The most exciting investments to talk about are often those investing in innovative areas or delivering double-digit growth, but every portfolio also needs some holdings offering something a little more predictable.
Bond funds investing in plain vanilla areas such as high-quality corporate debt and government gilts can provide a helpful ballast to some of the racier areas of investment, as well as delivering a reliable income stream. We round up some of the options:
Allianz Gilt Yield
The Bronze-Rated Allianz Gilt Yield fund focuses on capital preservation. It invests in a portfolio of UK government gilts, which may not sound very diversified, but manager Mike Riddell uses a mix of different durations and coupons to provide protection.
Gilts are among the safest debt investments you can choose, because the chances of the UK government defaulting on its debt is incredibly low. But that safety has seen the income on offer from these investments plunge in recent years. In the summer the yield curve on UK Gilts even inverted, meaning investors were getting a better return on shorter-term two-year gilts than on longer-term 10-year debt.
Morningstar analyst Louise Babin rates the flexibility of the fund and says Riddell has proved his ability to add value since taking over the running of the fund in 2015. However, his active approach to investing can lead to “lumpy” performance, which is why its rating is held at Bronze. Ridell also has the flexibility to invest up to 20% of the fund’s assets in areas outside of Gilts, and holdings in US and Canadian debt has helped boost performance in recent years.
The fund’s returns highlight how bond investing can deliver capital growth as well as income. Indeed, Gilts have delivered strong returns this year as an increase in volatility has created a surge of demand for safe-haven assets. The fund yields 1.27% and has delivered annualised returns of 5.2% over five years.
Invesco Corporate Bond UK
An experienced and stable team with a tried-and-tested approach has earned the Invesco Corporate Bond UK fund a coveted Gold Morningstar Analyst Rating.
The fund invests in investment grade company debt, with around 26% of the portfolio invested in corporate debt rated A or above. The majority of assets (59%), however, is held in BBB rated bonds. Liquidity is a key consideration so there are a number of big name issuers in the portfolio including Lloyds Bank, Vodafone Group, Electricite de France and US telecoms firm AT&T.
The fund takes a flexible approach and has no formal constraints on the sectors and regions in which it can invest.

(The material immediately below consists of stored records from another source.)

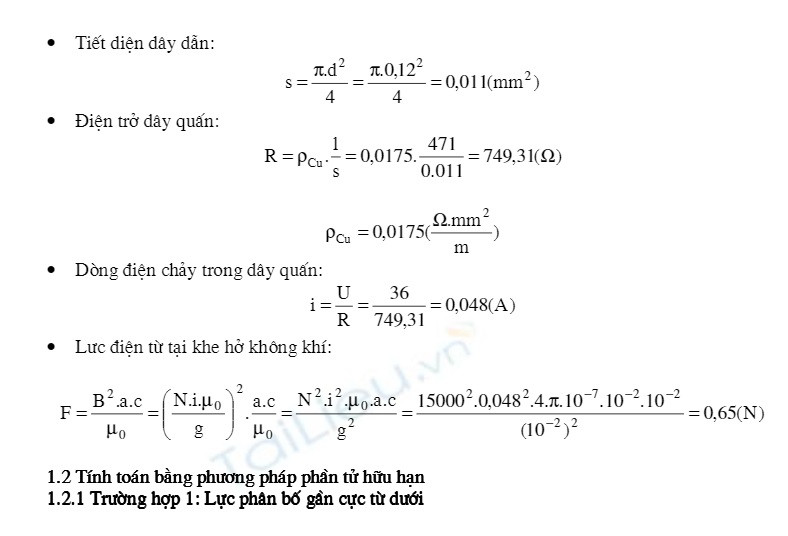 • Tiết diện dây dẫn:

$s = \frac{\pi.d^2}{4} = \frac{\pi.0,12^2}{4} = 0,011(mm^2)$

• Điện trở dây quấn:

$R = \rho_{Cu}.\frac{l}{s} = 0,0175.\frac{471}{0.011} = 749,31(\Omega)$

$\rho_{Cu} = 0,0175(\frac{\Omega.mm^2}{m})$

• Dòng điện chảy trong dây quấn:

$i = \frac{U}{R} = \frac{36}{749,31} = 0,048(A)$

• Lực điện từ tại khe hở không khí:

$F = \frac{B^2.a.c}{\mu_0} = \left(\frac{N.i.\mu_0}{g}\right)^2.\frac{a.c}{\mu_0} = \frac{N^2.i^2.\mu_0.a.c}{g^2} = \frac{15000^2.0,048^2.4.\pi.10^{-7}.10^{-2}.10^{-2}}{(10^{-2})^2} = 0,65(N)$

TaiLieu.vn

1.2 Tính toán bằng phương pháp phần tử hữu hạn
1.2.1 Trường hợp 1: Lực phân bố gần cực từ dưới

Up to 20% of assets can be in high yield bond, further down the credit quality spectrum than the investment grade assets on which it primarily focuses. Morningstar analyst Evangelia Gkeka says the team’s pragmatic approach and focus on the macroeconomic outlook means that the fund’s performance can deviate significantly from its peers. The fund yields 3% and has delivered annualised returns of 3.8% over five years.BN
BNY Mellon Newton International Bond
The Bronze-Rated BNY Mellon Newton International Bond fund has a thematic approach to its investment strategy and is described by Morningstar’s Babin as being “fairly reined-in” compared to other funds in the Morningstar Global Bond fund category.
Paul Brain, Newton’s head of fixed income, has been at the helm since 2008, giving the experienced team god consistency. He is supported by two deputies and a team of analysts. The fund focuses on government bonds across the globe and aims to beat the JPM Global Government Bond Index, an index of bonds issued by 13 governments.
Babin says the fund has struggled to achieve its performance target since the financial crisis and that it may struggle to outperform its peers as other funds in the Global Bond category tend to investors in corporate bonds not just government bonds, which can leave this fund at a disadvantage, especially in the ultra-low interest environment of recent years. She adds: “But compared with a more relevant yardstick – its benchmark, the JPM Global Government Bond Index – the fund’s track record is solid.”
The fund, which has a low ongoing charge of 0.57%, yields 1.58% and has delivered annualised returns of 6.35% over five years.